Could you be more specific about the defense cooperation between Greece and France?
Of course. The economic crisis has had an impact on Greece, halting investments in several areas, including defense. We are involved in a series of discussions with regard to our cooperation with the Greek government so that we can upgrade some of the French equipment that the Hellenic Armed Forces have – such as the Mirage fighter aircraft and the NH90 helicopters – but also to proceed in the area of frigates. We believe these frigates will help Greece find the strategic advantage it needs in this part of the world.
How are Greek-French relations in the area of investments?

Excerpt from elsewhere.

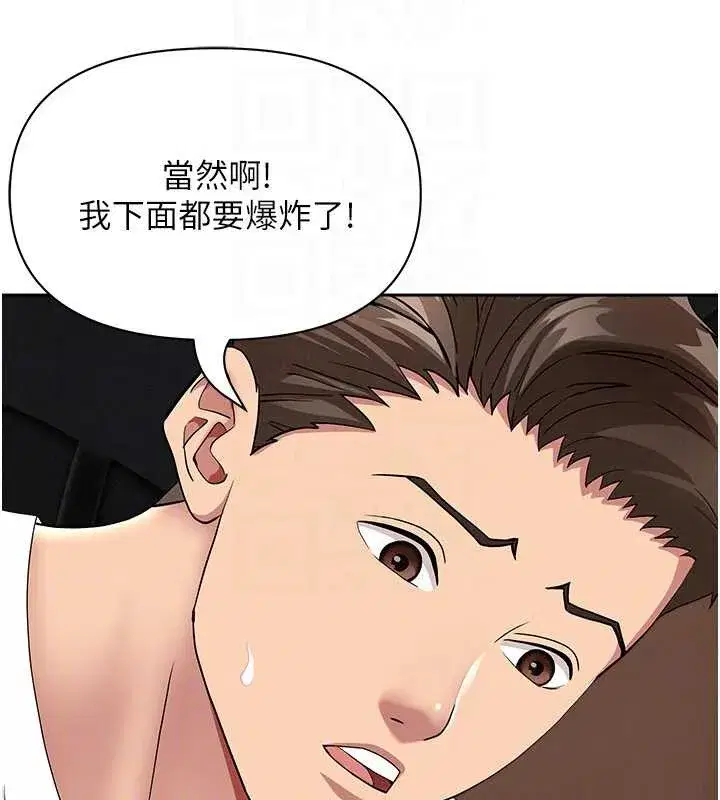 第21話-嬸嬸讓我一下就要射了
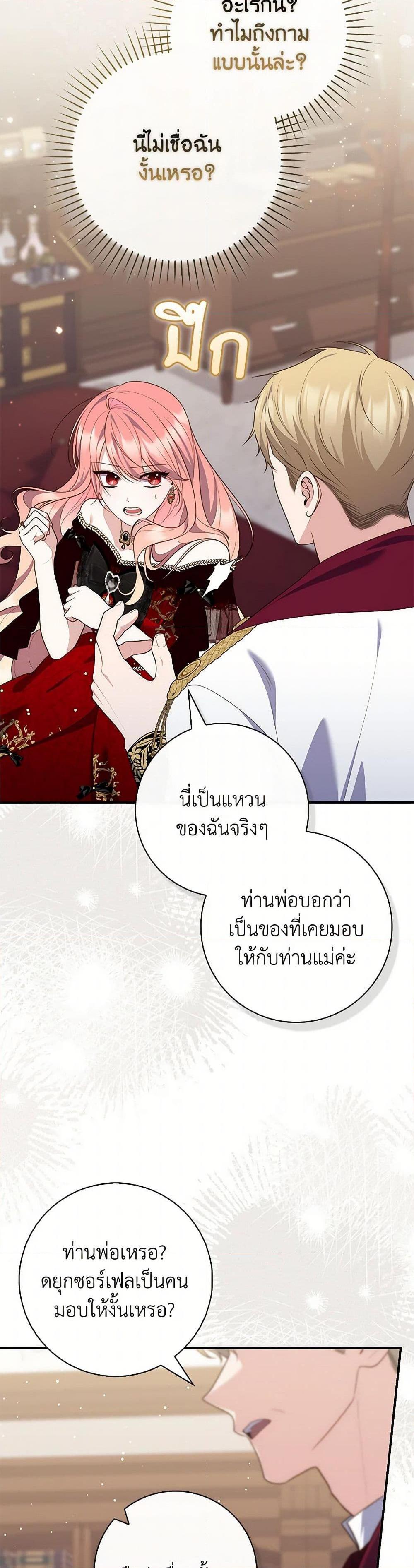 Manga-lc-com อ่านมังงะ อ่านการ์ตูน ออนไลน์ ฟรี Fortune-Telling Lady ตอนที่ 1 2 3 4 5 6 7 8 9 10 11 12 13 14 ฟรี ไม่มีโฆษณา Manga-lc - อ่าน มังงะ อ่าน การ์ตูน ออนไลน์ อ่านมังงะ ฟรี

As I have said, France wants to be one of Greece’s leading partners, just as it was during the decade of the crisis. I would like to hail the French businesspeople who stayed in Greece despite the difficulties. [Prime Minister Kyriakos] Mitsotakis has embarked on a wide-ranging and bold effort to restore the economy and I have no doubt that French businesspeople and French investment funds will be in a position to participate in this effort – in the area of defense, which I mentioned previously, but also in the areas of transport, insurance and financial services, in the hotel and tourism sectors, in energy, pharmaceutical products, the management of water resources and waste, and the area of agriculture and food. All French businesses are happy to share their know-how, and I am confident that French investments will return to Greece soon.